Arizona: The world got a look yesterday at the first wild but fuzzy image of the supermassi­ve black hole at the centre of our own Milky Way galaxy.

Astronomer­s believe nearly all galaxies, including our own, have these giant black holes at their centre, where light and matter cannot escape, making it extremely hard to get images of them.

Light gets chaoticall­y bent and twisted around by gravity as it gets sucked into the abyss along with superheate­d gas and dust.

The colourised image unveiled on yesterday is from the internatio­nal consortium behind the Event Horizon Telescope, a collection of eight synchronis­ed radio telescopes around the world.

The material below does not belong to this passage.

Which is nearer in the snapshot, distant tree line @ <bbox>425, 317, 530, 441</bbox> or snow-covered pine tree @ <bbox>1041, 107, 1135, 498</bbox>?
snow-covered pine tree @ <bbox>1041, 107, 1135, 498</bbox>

Previous efforts had found the black hole in the centre of our galaxy too jumpy to get a good picture.

The University of Arizona’s Feryal Ozel called the black hole “the gentle giant in the centre of our galaxy” while announcing the new image.

The Milky Way black hole is called Sagittariu­s A*, near the border of Sagittariu­s and Scorpius constellat­ions. It is four million times more massive than our sun.

This is not the first black hole image. The same group released the first in 2019 from a galaxy 53 million light-years away. The Milky Way black hole is much closer, about 27,000 light-years away. A light year is 5.9 trillion miles.

The project cost nearly $60million (£49m) with $28 million coming from the US National Science Foundation.